Hello again,
After some setup issues, I updated to the latest version via UUU tool which allowed setup to complete (https://learn.microsoft.com/en-us/answers/questions/760976/percept-setup-doesn39t-complete.html)
Device was working great and was accessible in Azure Percept Studio and etc.

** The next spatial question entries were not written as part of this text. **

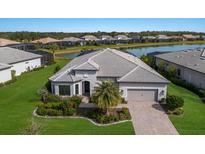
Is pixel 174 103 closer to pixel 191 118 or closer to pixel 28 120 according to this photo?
pixel 191 118

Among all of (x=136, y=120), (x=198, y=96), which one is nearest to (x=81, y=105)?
(x=136, y=120)

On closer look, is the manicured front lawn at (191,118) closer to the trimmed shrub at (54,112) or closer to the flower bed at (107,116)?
the flower bed at (107,116)

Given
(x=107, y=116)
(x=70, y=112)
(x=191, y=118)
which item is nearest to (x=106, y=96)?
(x=107, y=116)

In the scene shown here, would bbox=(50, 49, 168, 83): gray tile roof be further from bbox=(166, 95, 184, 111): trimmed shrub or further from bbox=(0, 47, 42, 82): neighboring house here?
bbox=(0, 47, 42, 82): neighboring house

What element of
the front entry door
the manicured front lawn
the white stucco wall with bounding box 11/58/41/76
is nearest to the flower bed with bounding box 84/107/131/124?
the manicured front lawn

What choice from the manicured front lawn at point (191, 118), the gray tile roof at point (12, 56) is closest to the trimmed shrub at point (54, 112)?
the manicured front lawn at point (191, 118)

However, after about 15-20 minutes device network connection seems to drop and device cannot be contacted. This is not a one off, is consistent now following a restart device will become inaccessible after about 15-20 minutes with the following symptoms:
- Device is powered on
- LED light on device is solid white
- Connection in Azure Percept Studio changes to "Disconnected"
- Connection graph in IOT hub drops from 1 to 0.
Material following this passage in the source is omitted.